Coping with broken sleep and feeling sleep deprived is one of the toughest aspects of becoming a parent. This is even harder if you already have a child or children.
It helps if you can have realistic expectations of how babies sleep and of yourself in the early weeks and months.
Lack of sleep can affect your mental health and ability to cope, so getting rest and sleep when you can is an essential part of looking after yourself.
At birth, newborns experience a huge transition from being aquatic inside the womb to becoming air breathers in the big wide world outside.
They have been part of you for 9 months and are familiar with the sound of your heart and other internal body sounds. Some babies may be tuned into your daily rhythms and are less active when you sleep but some may not be.
Newborn babies need to feed little and often. Feeding and sleeping every 2 to 3 hours is quite normal. If they are very tiny they may need to feed more frequently.
Babies are all different, so observe your baby and be guided by their cues and individual needs.
As they grow and mature they will start to sleep for longer stretches at night, and may start to sleep for 3 to 4 hours at a time, or even longer if you are lucky.
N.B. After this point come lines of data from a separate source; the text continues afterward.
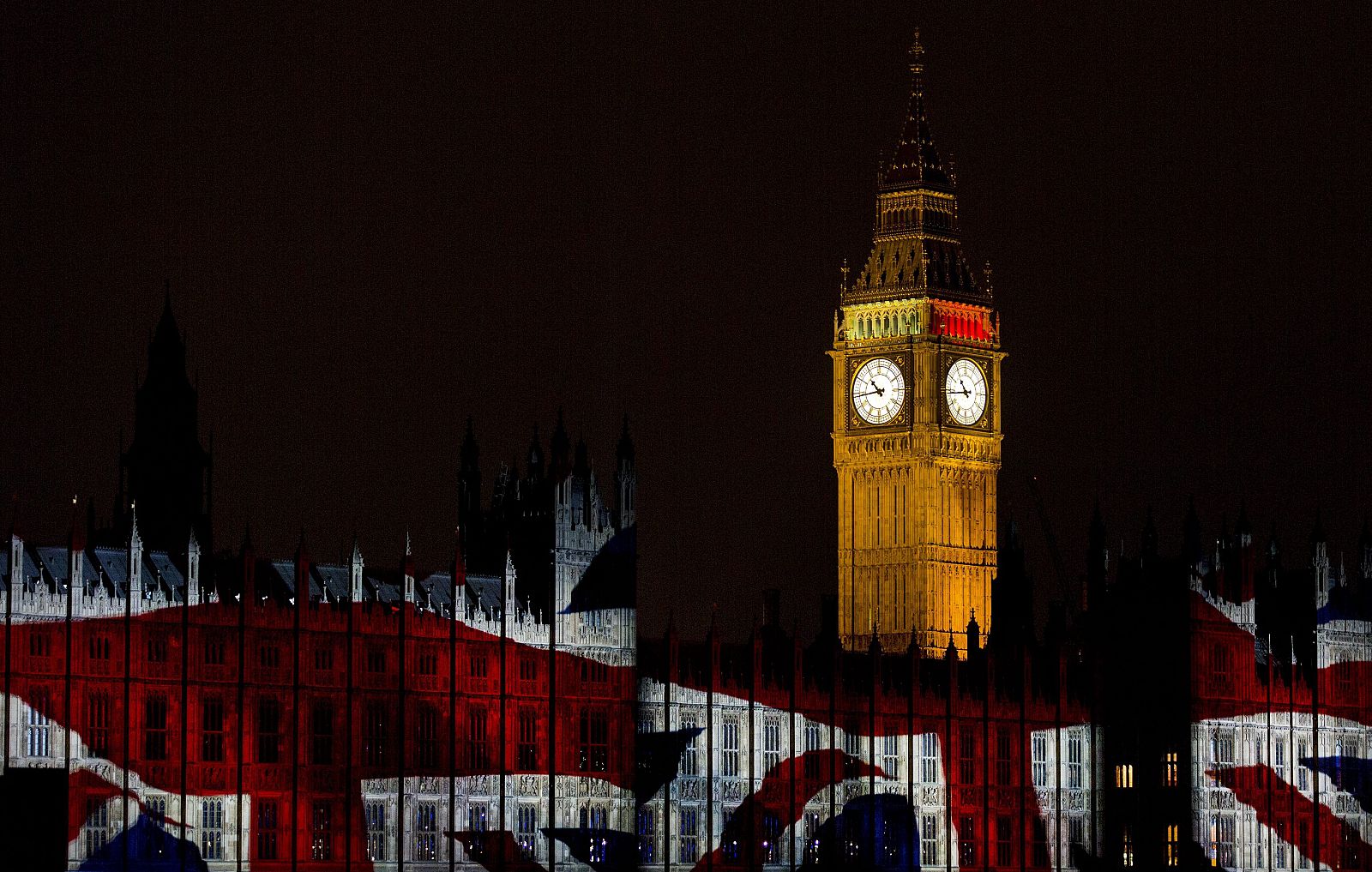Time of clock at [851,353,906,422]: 10:43
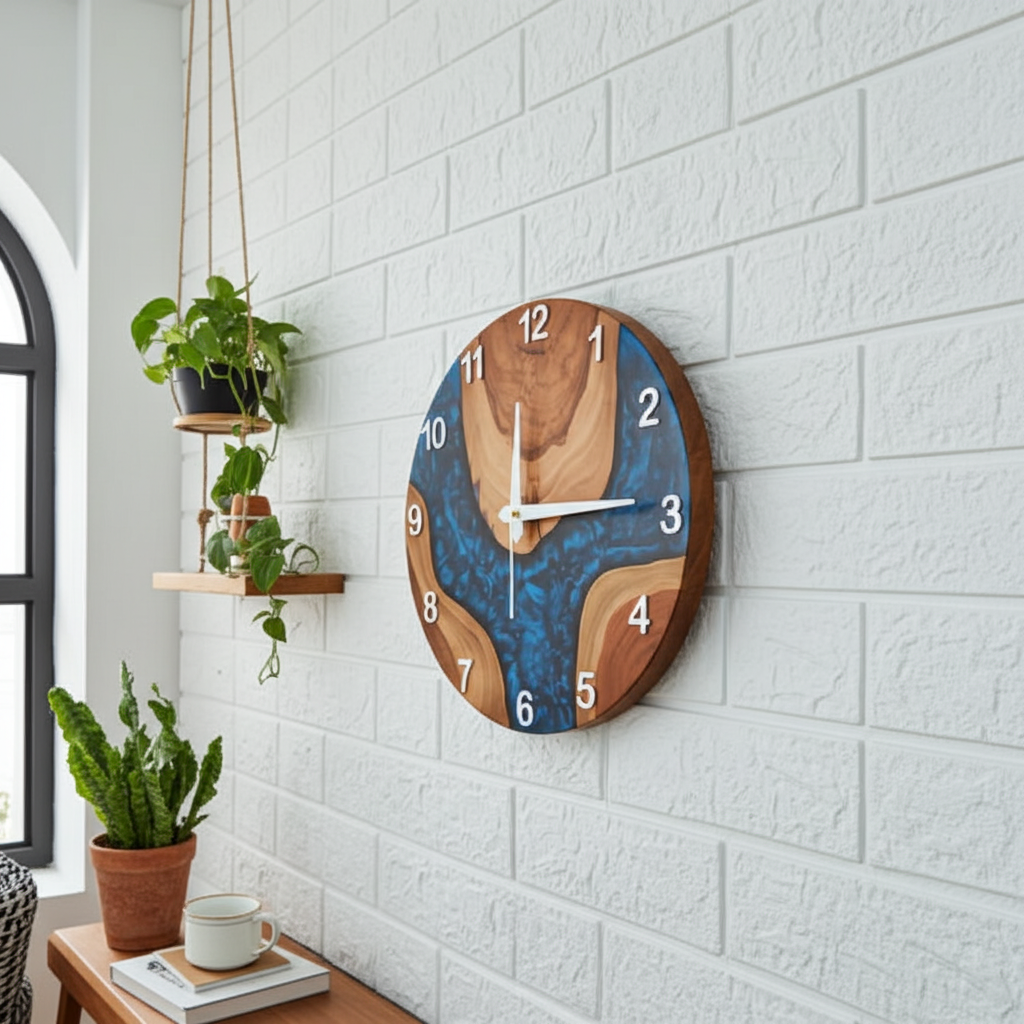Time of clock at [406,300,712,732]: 12:14
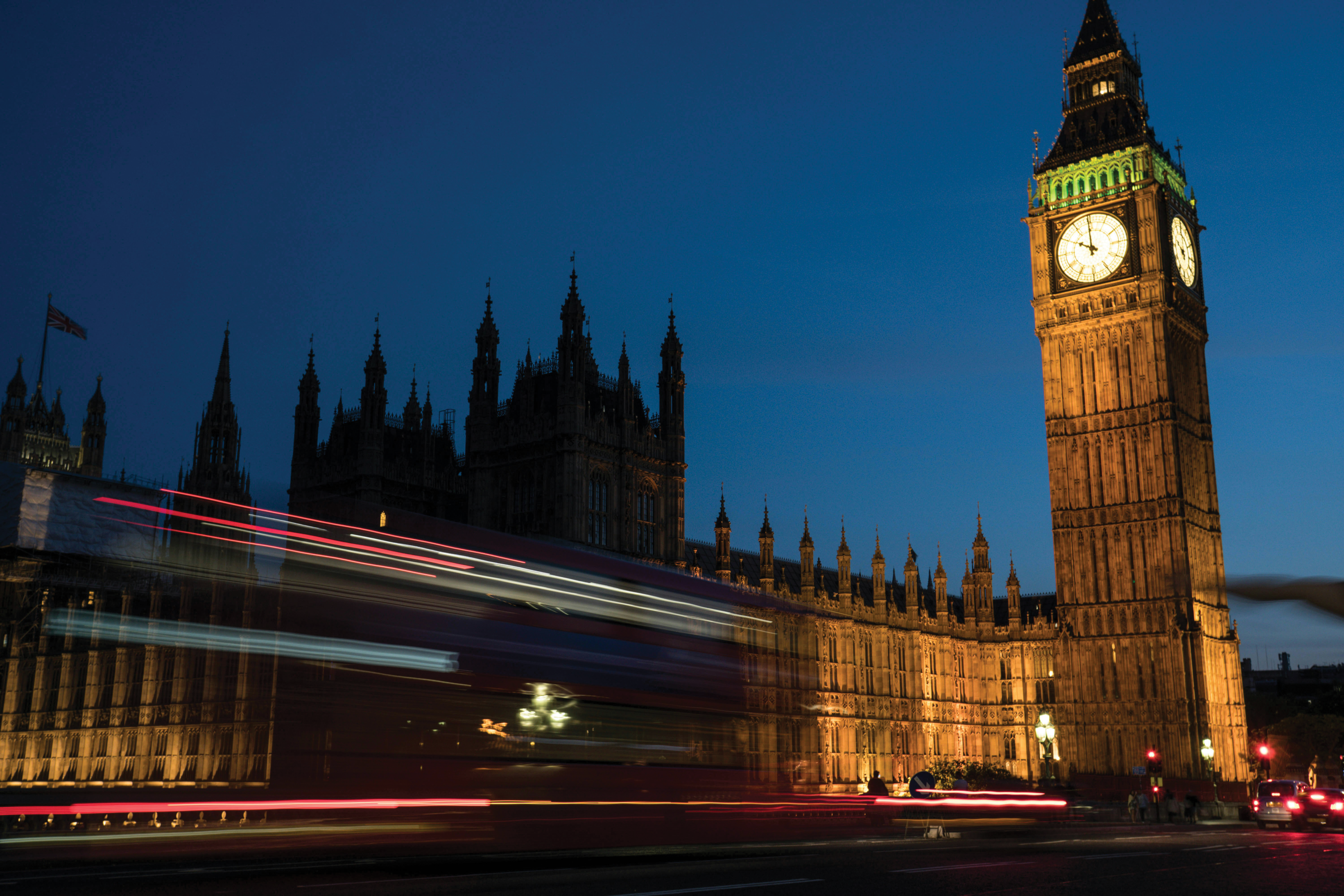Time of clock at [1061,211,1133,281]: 9:59
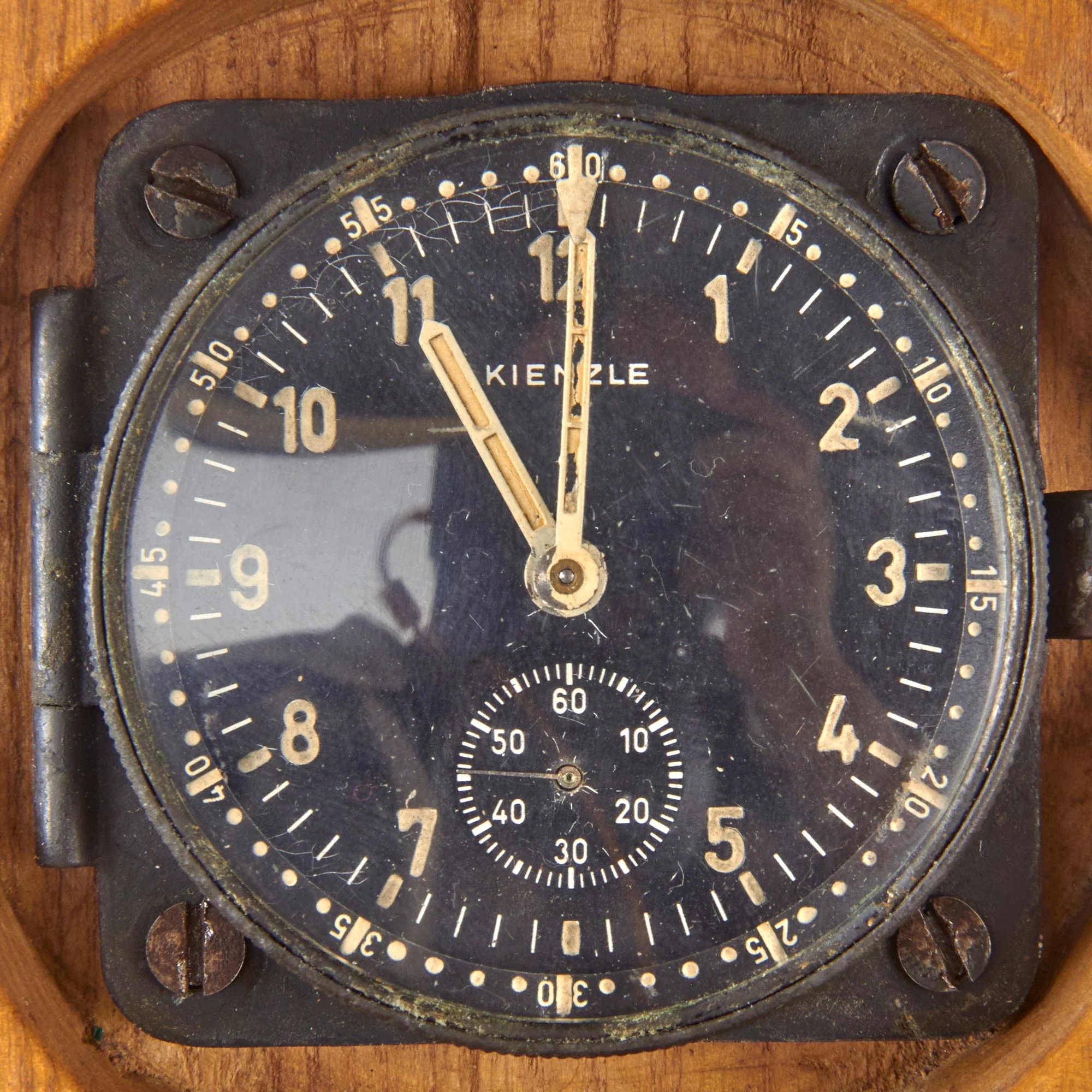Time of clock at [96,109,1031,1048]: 11:00
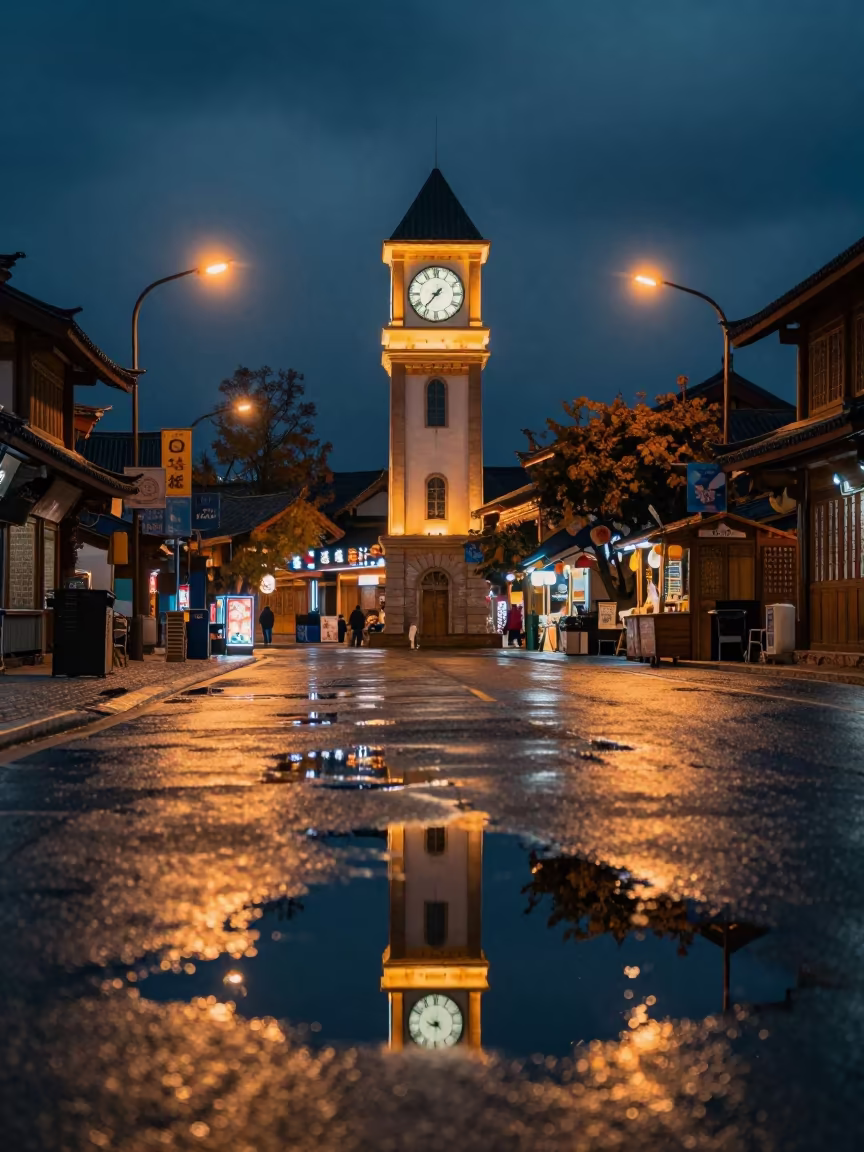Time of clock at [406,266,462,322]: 7:36
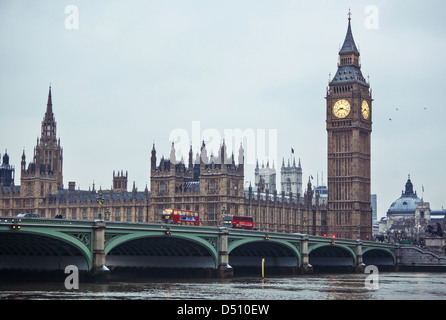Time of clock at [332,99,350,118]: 8:18
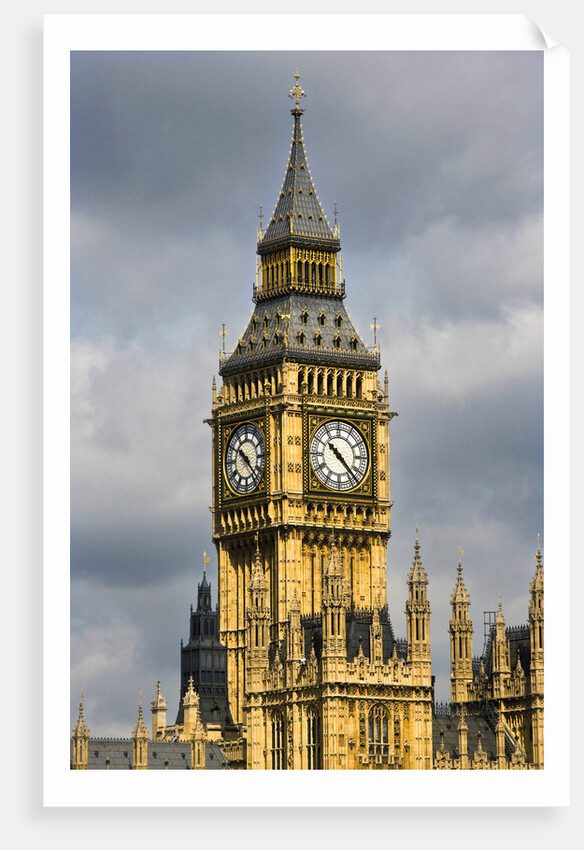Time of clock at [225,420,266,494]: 10:23
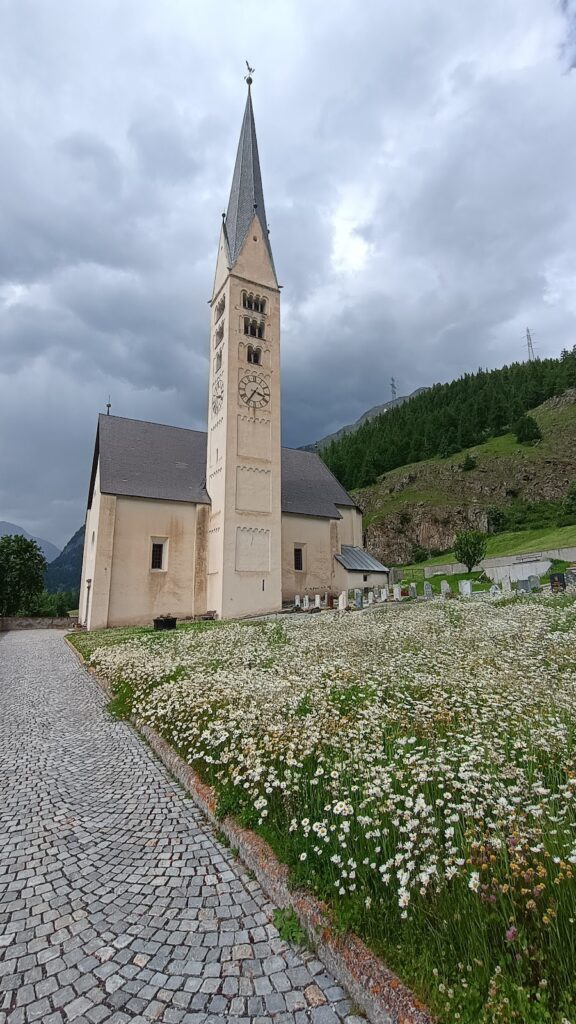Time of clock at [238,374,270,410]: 3:36
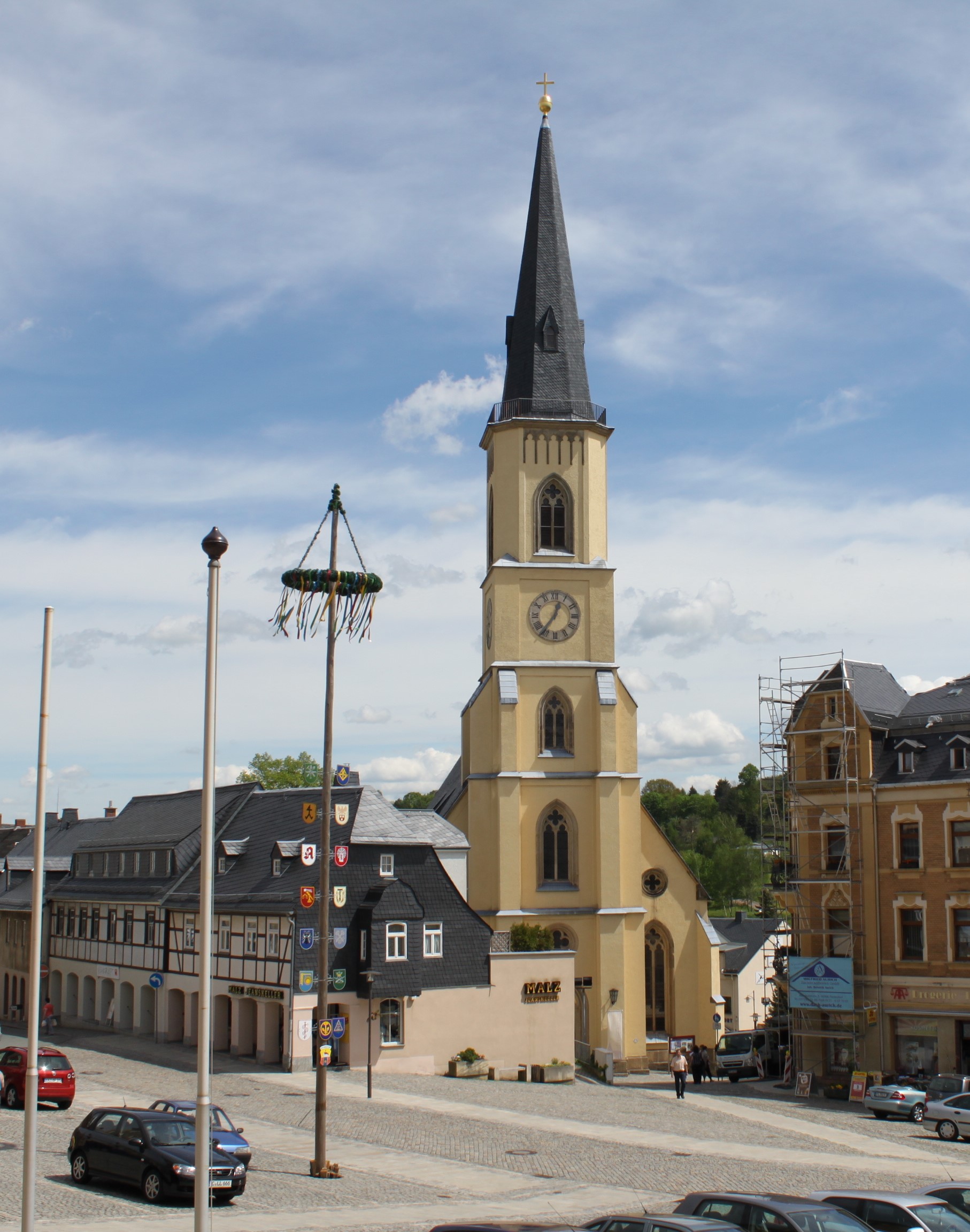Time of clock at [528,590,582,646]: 12:36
By 12 to 16 weeks their sleep begins to consolidate and they sleep for much longer stretches at night time.
From 3 to 4 months old they start to produce the sleep hormone melatonin – this is light sensitive so keeping rooms dark and quiet at night and nap times will help them to sleep better.
In the early weeks and months you can start to help your baby get used to a day and night pattern. This will help to regulate their body clock (circadian rhythm).
These internal rhythms respond to light and darkness and regulate important aspects of bodily function such as:
As babies don’t know the difference between day and night we can start to create these differences. Light is the main influence of this so having a shape to the day and over time creating regular times for feeding, nap times and bedtimes helps with this. As they get older this becomes more achievable.
Having a darkened quiet room for naps and bedtimes can also help. Follow your baby’s cues and do what suits you both rather than trying to follow a routine suggested by others.
Be responsive to your baby and follow your instincts. Over time a natural rhythm of sleeping, feeding and being wakeful will evolve.
Expose your baby to daylight in the morning and afternoon; include them in the hustle and bustle of your daytime activities.
A study of older babies showed that babies exposed to afternoon sunlight slept better at night. In the evenings, shift to quiet and calming activities and dim lighting.
At night, keep things dark and quiet to help establish the difference between the busy day time and the quiet night time.
When you feed your baby, speak softly and keep lights very low. Darkness is best if you can mange this.
Red based night lights can help aid sleep as white and blue light from screens inhibits the secretion of melatonin, the sleep hormone (you can use a red bulb, a red battery-operated candle or red fairy lights in a Kilner jar).
To survive the early weeks rest or sleep when your baby sleeps.
Chores can wait – you need to to sleep as much as you can.
At weekends have a lie in and catch up on as much sleep as you can.
Let others take the baby out for a walk so you can nap.
Accept offers of help, let people do chores, shop for you, cook meals or clean.
Don’t be afraid to ask for the help you need.
Have a “go to” list of family and friends you can ask for help or chat with if you are struggling.
Remember that your health visitor is there to listen and support you.
New mums often feel tired and overwhelmed – it is normal to feel like this.
Tell it like it is – no one is going to judge you!